Global pizza chain Domino’s is renowned for its USP: “Hot pizza in 30 minutes or less, guaranteed.” Signature USPs for your real estate business could be:
Experience with previous residential or commercial deals
Buyer or seller expert
Fast and efficient closing
Market research specialist
Recognizable brand or charismatic presence via billboards, online ads, etc.
You may not like to network or use personal connections for business gain. But your personal and professional networks likely offer considerable untapped business potential. Maybe that Facebook friend you met in college is now running a real estate business, or a LinkedIn contact of yours is connected to dozens of potential clients. Maybe your cousin or neighbor has been working in real estate for years and can offer invaluable insight and industry connections.
The possibilities are endless, so it’s a good idea to review your personal and professional networks and reach out to those with possible links to or interest in real estate. You’ll probably generate new customers or find companies with which you could establish a partnership.

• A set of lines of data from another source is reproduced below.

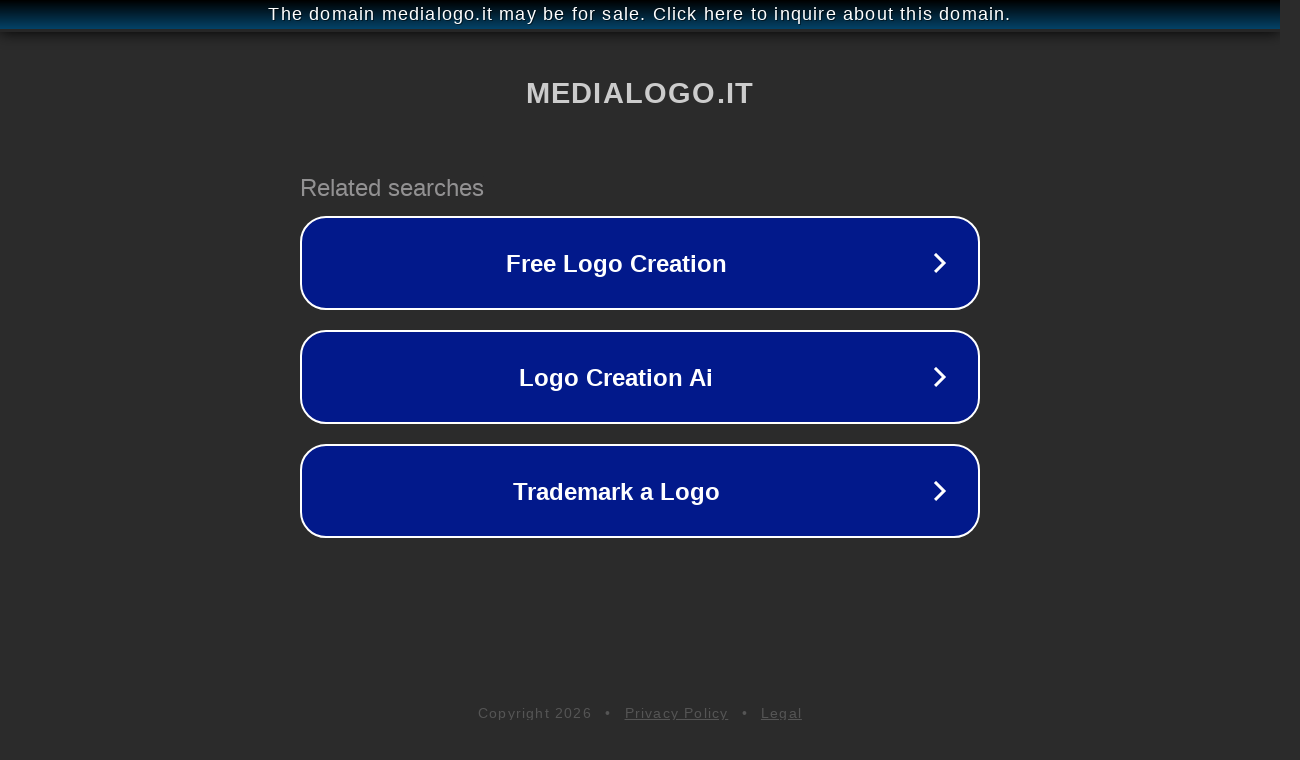

--- FILE ---
content_type: text/html; charset=utf-8
request_url: http://medialogo.it/
body_size: 1038
content:
<!doctype html>
<html data-adblockkey="MFwwDQYJKoZIhvcNAQEBBQADSwAwSAJBANDrp2lz7AOmADaN8tA50LsWcjLFyQFcb/P2Txc58oYOeILb3vBw7J6f4pamkAQVSQuqYsKx3YzdUHCvbVZvFUsCAwEAAQ==_Vs8AkJvw5OkG2J4igjh3UY1aGY8XRt5lsy1h6vShAEg2hiQa62WPGCHZ3xO/ogCsAbXrsH3/W6ZSpRJS93qpgQ==" lang="en" style="background: #2B2B2B;">
<head>
    <meta charset="utf-8">
    <meta name="viewport" content="width=device-width, initial-scale=1">
    <link rel="icon" href="[data-uri]">
    <link rel="preconnect" href="https://www.google.com" crossorigin>
</head>
<body>
<div id="target" style="opacity: 0"></div>
<script>window.park = "[base64]";</script>
<script src="/bBAOPVLzC.js"></script>
</body>
</html>
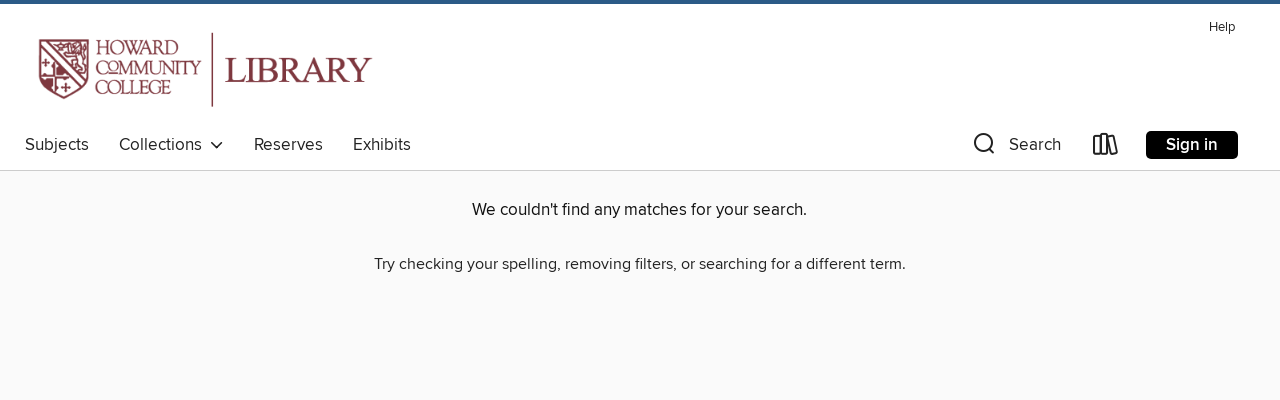

--- FILE ---
content_type: text/css; charset=utf-8
request_url: https://howardcc.overdrive.com/assets/v3/css/45b2cd3100fbdebbdb6e3d5fa7e06ec7/colors.css?primary=%23831e3b&primaryR=131&primaryG=30&primaryB=59&primaryFontColor=%23fff&secondary=%232b5b87&secondaryR=43&secondaryG=91&secondaryB=135&secondaryFontColor=%23fff&bannerIsSecondaryColor=false&defaultColor=%23222
body_size: 1580
content:
.primary-color{color:#831e3b!important}.primary-fill{fill:#831e3b!important}.primary-background{background-color:#831e3b}.primary-font{color:#fff}.primary-font-highlight-box:before{content:'';position:absolute;display:block;top:0;bottom:0;left:0;right:0;background:#fff;opacity:.08}.primary-font-highlight-box:after{content:'';position:absolute;display:block;top:0;bottom:0;left:0;right:0;border:1px dashed #fff;opacity:.28}.secondary-font-highlight-box:before{content:'';position:absolute;display:block;top:0;bottom:0;left:0;right:0;background:#fff;opacity:.08}.secondary-font-highlight-box:after{content:'';position:absolute;display:block;top:0;bottom:0;left:0;right:0;border:1px dashed #fff;opacity:.28}.Hero .Hero-banner{background:#831e3b!important}.Campaign{background:#831e3b!important}.Campaign-title{color:#fff}.Campaign-monochrome-svg{fill:#fff}.Campaign-featuredTitle,.Campaign-featuredTitle:hover{color:#fff}.Campaign-author,.Campaign-author:hover{color:#fff}.Campaign-author:hover,.Campaign-learnMoreLink{color:#fff}.Campaign-description{color:#fff}.kindle-trouble-container .od-format-button{color:#fff!important}.button.place-a-hold.Button-holdButton{border:2px solid}.button.place-a-hold.Button-holdButton:hover{border:2px solid}.AccountPageMenu-tabListItem{border-color:#831e3b!important}.primary-color-hover:hover{color:#831e3b!important}.primary-color-focus:focus{color:#831e3b!important}.secondary-color{color:#2b5b87!important}.secondary-fill{fill:#2b5b87!important}.secondary-color-hoverable{color:#2b5b87}.secondary-color-hoverable:focus,.secondary-color-hoverable:hover{color:#22486c}.secondary-background{background:#2b5b87!important;color:#fff!important}.secondary-color-hover:hover{color:#2b5b87!important}.secondary-background-hover:hover{background:#2b5b87!important}.secondary-color-focus:focus{color:#2b5b87!important}.secondary-border-color{border-color:#2b5b87!important}.secondary-underline{color:#2b5b87!important;text-decoration:underline}.button.outline[disabled],.button.outline[disabled]:focus,.button.outline[disabled]:hover{color:#666!important;border-color:#666;background:0 0}.spinner{border-bottom:4px solid rgba(255,255,255,.2);border-left:4px solid rgba(255,255,255,.2);border-right:4px solid rgba(255,255,255,.2);border-top:4px solid rgba(255,255,255,.8)}.MergedSite .Header,.nav-container{border-top:4px solid #2b5b87;background-color:#fff}.notificationDotContainer{background-color:#fff}.BrowseFormats .BrowseFormats-link.is-active:after,.BrowseFormats .BrowseFormats-link:after{background-color:#831e3b}.icon-account.expanded{color:#2b5b87!important}.top-bar-section li:not(.has-form) a:not(.button):not(.close-advantage-tout){color:#222;background-color:#fff}.top-bar-section .open li:not(.has-form) a:not(.button):not(.close-advantage-tout){color:#222;background-color:#fff}.notification-bell-svg{fill:#222;stroke:#222}.top-bar-section ul li{color:#222;background:0 0}.top-bar-section ul li:hover{background:0 0}.top-bar-section ul .open li:not(.has-form) a:not(.button):not(.close-advantage-tout){color:#222;background-color:#fff}.content.f-dropdown div h2,.content.f-dropdown div li h2{color:#831e3b}.title-details .loan-button-audiobook .accordion .accordion-navigation a.primary:focus{box-shadow:none;color:#fff}.title-details .loan-button-audiobook .accordion .accordion-navigation a.primary:hover{color:#fff}.top-bar.expanded .toggle-topbar.menu-icon{color:#2b5b87}nav.top-bar{background-color:#fff}nav.top-bar li.search-icon i.expanded{color:#2b5b87}.top-bar.expanded .toggle-topbar.browse a{color:#2b5b87}ul#lending-period-options-mobile.f-dropdown li a:after,ul#lending-period-options-mobile.f-dropdown li a:hover,ul#lending-period-options.f-dropdown li a:after,ul#lending-period-options.f-dropdown li a:hover{color:#2b5b87}ul.pagination li.current a:focus,ul.pagination li.current a:hover,ul.pagination li.current button:focus,ul.pagination li.current button:hover{background:#831e3b}.Toaster-toast:not(.is-burnt),.sample-only-banner{background-color:#2b5b87;color:#fff}.sample-only-banner__message h1,.sample-only-banner__message h2,.sample-only-banner__message h3,.sample-only-banner__message h4,.sample-only-banner__message h5,.sample-only-banner__message h6{color:#fff}.accordion-navigation .content a li:hover{color:#2b5b87}.library-card-sign-up a:hover{color:#831e3b}span.selected,span.selected:hover{border-color:#2b5b87}.collection-link.primary-color-hover:hover span.selected{border-color:#831e3b}.Autocompletions .Autocompletions-item.is-active{border-left:solid 2px #2b5b87!important}[dir=rtl] .Autocompletions .Autocompletions-item.is-active{border-left:inherit!important;border-right:solid 2px #2b5b87!important}.media-container.list-view ul li .title-container .title-contents .title-header-bar.available-title a{color:#fff;background:#2b5b87}.Nav-searchIcon--desktop.is-selected{border-bottom:2px solid #2b5b87}.Nav-collectionsDropLink.open .Nav-collectionsDropArrow{color:#2b5b87!important}.MobileNav-roomLibraryName,.Nav-room-logo--desktop{color:#2b5b87!important}.DesktopNavLinks .DesktopNavLinks-link{color:#222}.Nav-accountDropArrow{color:#222}.Nav-collectionsDropArrow{color:#222}.Nav-searchIcon--desktop{color:#222}.Nav-bookshelfIcon--desktop{color:#222}.Nav-advancedSearch{color:#222}.Nav-advancedSearch:hover{color:#222}.Nav-advancedSearch:focus{color:#222}.Nav-advancedSearchCaret{color:#222}.getACardPromoHeader p{color:#222}.MobileNav{background-color:#fff;color:#222}.MobileNav-bookshelfIcon{color:#222}.MobileNav-hamburgerIcon{color:#222}.MobileNav-submitSearch{color:#222}.MobileNav-advancedSearch{color:#000;background-color:#fff}.MobileNav-searchInput{background:0 0!important}.Nav .Nav-searchBar{border-bottom:1px solid #ccc}.MobileNav-roomLogo,.Nav-room-sub-logo--desktop{color:#666}a.Nav-backToMainCollection{color:#222}a.Nav-backToMainCollection:hover{color:#222}.Nav-topRightLink:not(:first-child){border-left:1px solid #cdccd1}[dir=rtl] .Nav-topRightLink:not(:first-child){border-left:inherit;border-right:1px solid #cdccd1}.search-bar input{background:#fff!important}.MobileNav-clearSearchIcon,.Nav-clearSearch{background:#555}p.advantage-tout-text{color:#222}p.advantage-tout-text:hover{color:#222}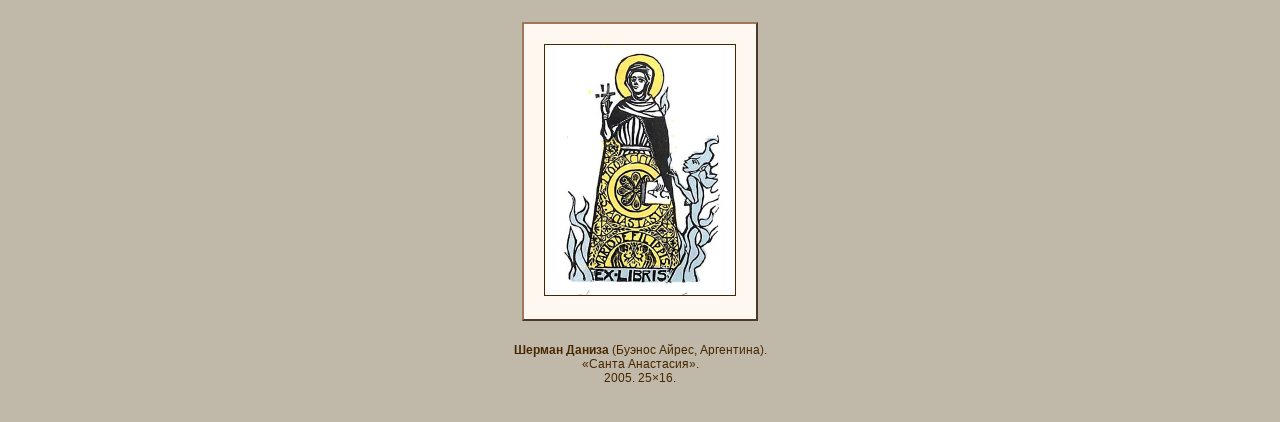

--- FILE ---
content_type: text/html; charset=windows-1251
request_url: http://s.anastasia.wedge.ru/gallery/50.ru.html
body_size: 556
content:
<!DOCTYPE html PUBLIC "-//W3C//DTD HTML 4.01//EN">
<html>
<head>
<META http-equiv=Content-Type content="text/html;charset=windows-1251">
<LINK rel="stylesheet" href="/slide.css" type="text/css">
<script src="/catalog.js"></script><title>Шерман Даниза. Санта Анастасия</title></head>
<body>

<table id="fr"><tr><td><a href="javascript:showPic(50)"><img src="/Pix/Gallery/image_large_50.jpg" width="190" height="250"></a></td></tr></table><P><b>Шерман Даниза</b>  (Буэнос Айрес, Аргентина).<br>&laquo;Санта Анастасия&raquo;.<br>2005. 25&times;16.</P>

--- FILE ---
content_type: text/css
request_url: http://s.anastasia.wedge.ru/slide.css
body_size: 366
content:
*          { color: #472700; font-family: Tahoma,sans-serif; font-size: 9pt;}
BODY       { margin: 0px; background-color: #c0b8a8;}
IMG        { border: 1px solid #472700;}
P          { text-align: center;}
TABLE#fr   { margin: 20px auto 20px auto;}
TABLE#fr TD{ padding: 20px; background-color: #fff8f0;
	     border:outset 2px #a07858; text-align: center;}


--- FILE ---
content_type: application/javascript
request_url: http://s.anastasia.wedge.ru/catalog.js
body_size: 459
content:
function showPic(id)
{
 var w=window.open('','','width=750,height=650,toolbar=no,status=no,resizable=yes');
 w.document.write('<!DOCTYPE html PUBLIC "-//W3C//DTD HTML 4.01//EN"><html><LINK rel="stylesheet" href="/slide.css" type="text/css">');
 w.document.write('<table id="fr"><tr><td style="padding: 30px"><img src="/Pix/Gallery/image_large_'+id+'.jpg"></td></tr></table>');
 w.document.write('<P><a href="javascript:self.close()">Close</a></P>');
}
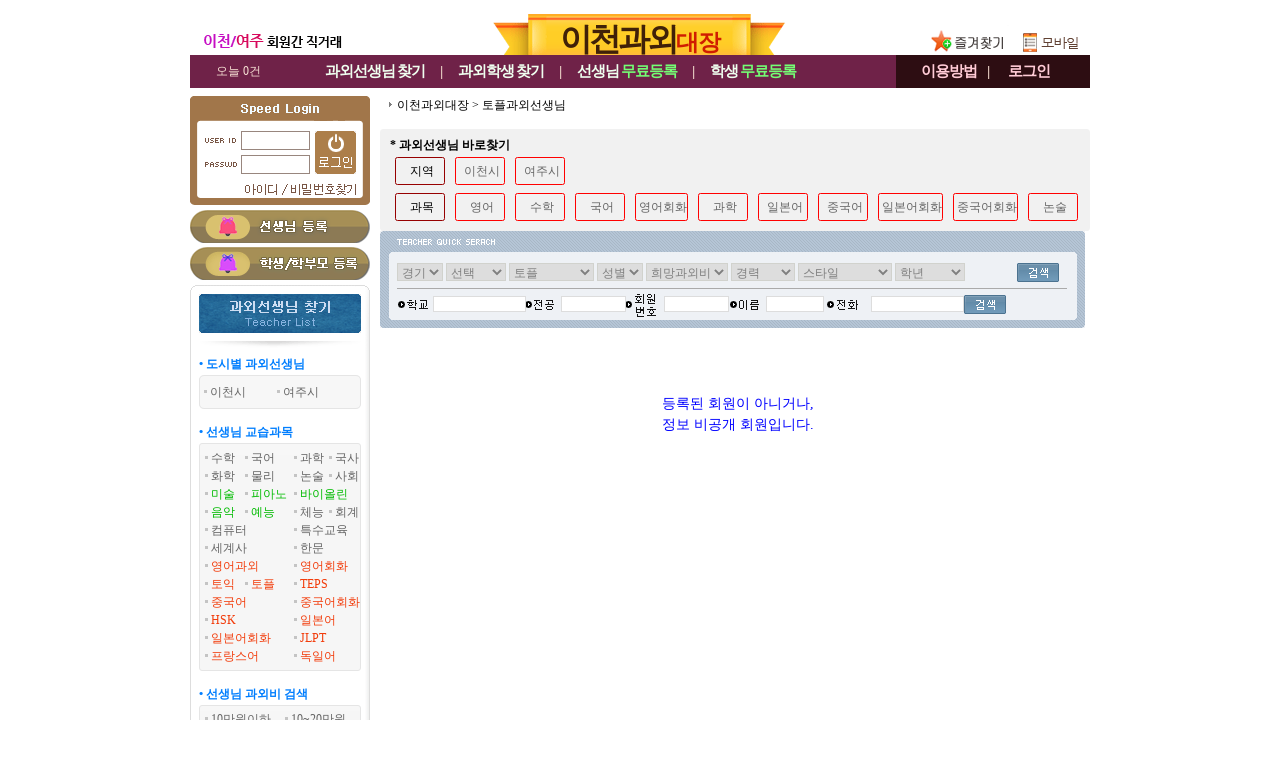

--- FILE ---
content_type: text/html; charset=utf-8;
request_url: https://xn--vb0b869btva44m.com/zip/zip_gugunlist.php
body_size: 1408
content:
 
 
<select name='Area2' id='Area2' style='width:60px' onchange='check_site()'>  
			  <option value=''>선택</option>  <option value='고양시' >고양시</option><option value='과천시' >과천시</option><option value='광명시' >광명시</option><option value='광주시' >광주시</option><option value='구리시' >구리시</option><option value='군포시' >군포시</option><option value='김포시' >김포시</option><option value='남양주시' >남양주시</option><option value='동두천시' >동두천시</option><option value='부천시' >부천시</option><option value='성남시' >성남시</option><option value='수원시' >수원시</option><option value='시흥시' >시흥시</option><option value='안산시' >안산시</option><option value='안성시' >안성시</option><option value='안양시' >안양시</option><option value='양주시' >양주시</option><option value='여주시' >여주시</option><option value='오산시' >오산시</option><option value='용인시' >용인시</option><option value='의왕시' >의왕시</option><option value='의정부시' >의정부시</option><option value='이천시' >이천시</option><option value='파주시' >파주시</option><option value='평택시' >평택시</option><option value='포천시' >포천시</option><option value='하남시' >하남시</option><option value='화성시' >화성시</option></select>

--- FILE ---
content_type: text/css
request_url: https://xn--vb0b869btva44m.com/style/jquery.tooltip.css
body_size: 170
content:
#tooltip {
	position: absolute;
	z-index: 3000;
	border: 1px solid #111;
	background-color: #eee;
	padding: 5px;	opacity: 0.85;}
#tooltip h3, #tooltip div { margin: 0; }
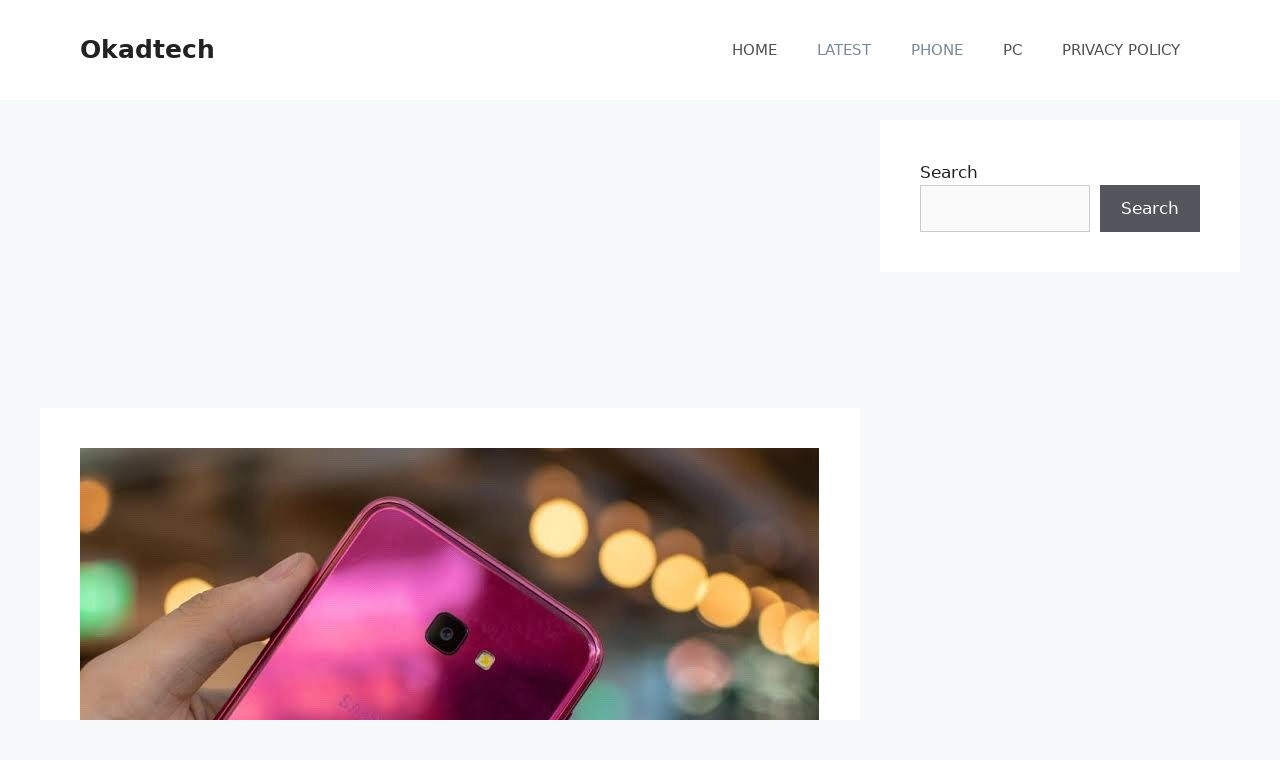

--- FILE ---
content_type: text/html; charset=utf-8
request_url: https://www.google.com/recaptcha/api2/aframe
body_size: 267
content:
<!DOCTYPE HTML><html><head><meta http-equiv="content-type" content="text/html; charset=UTF-8"></head><body><script nonce="Kyan8oT13EhE7XmDM8m5MA">/** Anti-fraud and anti-abuse applications only. See google.com/recaptcha */ try{var clients={'sodar':'https://pagead2.googlesyndication.com/pagead/sodar?'};window.addEventListener("message",function(a){try{if(a.source===window.parent){var b=JSON.parse(a.data);var c=clients[b['id']];if(c){var d=document.createElement('img');d.src=c+b['params']+'&rc='+(localStorage.getItem("rc::a")?sessionStorage.getItem("rc::b"):"");window.document.body.appendChild(d);sessionStorage.setItem("rc::e",parseInt(sessionStorage.getItem("rc::e")||0)+1);localStorage.setItem("rc::h",'1769204154704');}}}catch(b){}});window.parent.postMessage("_grecaptcha_ready", "*");}catch(b){}</script></body></html>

Online businesses might also consider affiliate marketing as a way to build relationships with potential partners and boost business.
Step 12: Build Your Team
You may not need to hire any employees if you are starting out with a home-based office. But as your business grows, you will need to hire full-time employees for various positions, such as:
Real Estate Agent/Broker
Listings Manager – Assists agents with research and contracting
Transaction Coordinator – Oversees transactions through to closing
Showing Assistant – Readies and shows properties to prospective clients
At some point, you may need to hire all of these positions or simply a few, depending on the size and needs of your business. You might also hire multiple workers for a single role or a single worker for multiple roles, again depending on need.
Free-of-charge methods to recruit employees include posting ads on popular platforms such as LinkedIn, Facebook, or Jobs.com. You might also consider a premium recruitment option, such as advertising on Indeed, Glassdoor, or ZipRecruiter. Further, if you have the resources, you could consider hiring a recruitment agency to help you find talent.
Step 13: Run a Real Estate Business – Start Making Money!
It’s to your advantage that you keep these data in mind when you set up your real estate business. You’re now ready to start your entrepreneurial journey. Good luck!
Real Estate Business FAQs
Are real estate prices - and agent / broker commissions - negotiable?
Yes. Almost everything in real estate is negotiable. The negotiations mainly depend on discussions between the buyer and seller. For commissions, agent and broker come to an agreed-upon division. Property prices and commission negotiations hinge on the experience level and leverage of the main parties.
Should I be a part-time or full-time real estate agent?
This depends on your life circumstances and desired work schedule. Keep in mind, your average seller or buyer is less likely to use a part-time agent, who are thought to have less expertise. In addition, as a part-time agent you may be required to lower your commission or agree to a less favorable split with your broker.. Being a full-time agent, on the other hand, requires more time and energy, while offering greater earnings potential.
How do I find a good real estate broker to work with?
As a new agent, search for a broker just as you would for any business partner. Find a brokerage you can trust, with strong management, industry expertise, reasonable commission splits, an online presence, solid reputation, and the capacity to support your career. Real Estate Express provides a handy guide for new agents.